Opponents seized on his statement as a 'huge climbdown' from his previous target of having 1,500 grant-maintained schools in operation by April 1994.

Win Griffiths, Labour schools spokesman, said yesterday 'A thousand yes votes before the end of December means no more than 1,000 grant maintained schools achieved by 1 April 1994. Mr Patten has slashed his own estimate by a third.'

Mr Patten, who snubbed local authority members and officers by cancelling a speech at this week's North of England Education Conference, said the number of parental ballots on opting out of local authority control had accelerated since the general election, with eight out of 10 schools voting 'yes'.

'The 1,000th school, I believe, will remove any hopes opponents of grant-maintained schools may have had of returning the schools to local authority control,' he said in a new year message.

'Parents will have voted with their feet in a way that neither politicians nor bureaucrats can question.' He said that the popularity of opt-out schools with parents was undeniable, with research showing nine out of 10 pupil rolls increasing after the change.

Mr Patten praised teachers' professionalism in implementing recent reforms and promised them a long period of consolidation with an end to legislation on schools.
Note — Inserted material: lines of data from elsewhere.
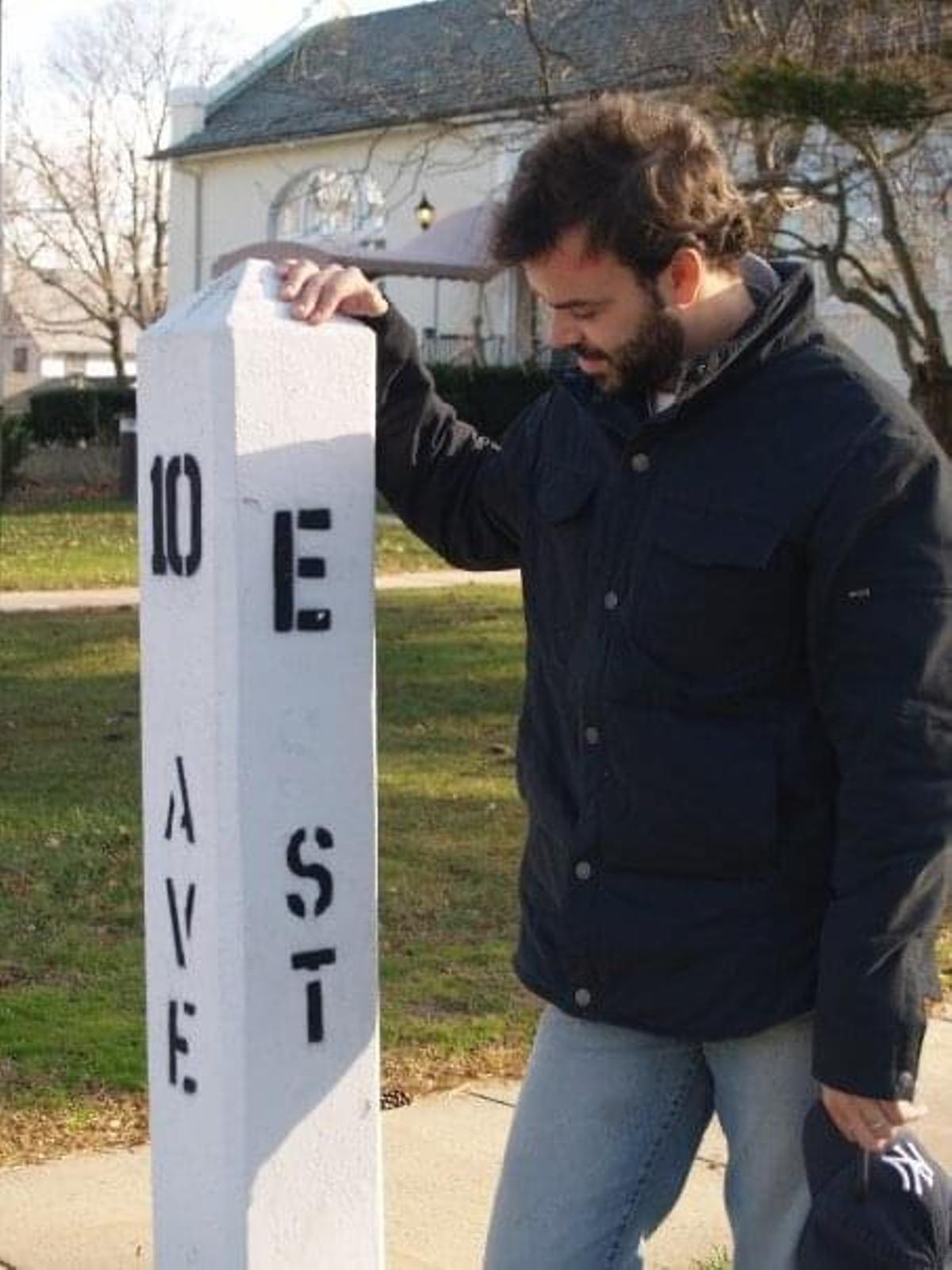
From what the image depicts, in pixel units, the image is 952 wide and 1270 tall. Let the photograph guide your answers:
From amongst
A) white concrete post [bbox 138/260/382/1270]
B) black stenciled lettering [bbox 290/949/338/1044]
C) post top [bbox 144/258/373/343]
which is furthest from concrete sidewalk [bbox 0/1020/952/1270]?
post top [bbox 144/258/373/343]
Ministers had responded to what teachers had to say about how technology was taught in schools, Mr Patten said. He has been criticised by teachers' organisation for refusing to meet them.

A new independent inspection regime under the Office of Standards in Education (Ofsted), which replaces HM Inspectorate, would ensure a rigorous inspection of each school every four years. Where a school was clearly shown to be failing a team of 'dedicated and experienced people' would get the school back on its feet, he said.

His message coincided with a local authority analysis which researchers said showed there was no sign of the necessary opting out breakthrough to get near ministers' targets.

Local Schools Information said parents at 21 out of 78 schools voted against grant-maintained status last month amid doubts about the long-term future of extra cash for opt-out schools.

To reach its 1,500 opt-out school target next year, an average of 466 schools would need to ballot each term, compared with 262 last term. 'The Government has used up its prime candidates and all the schools most likely to opt out have done so,' it said.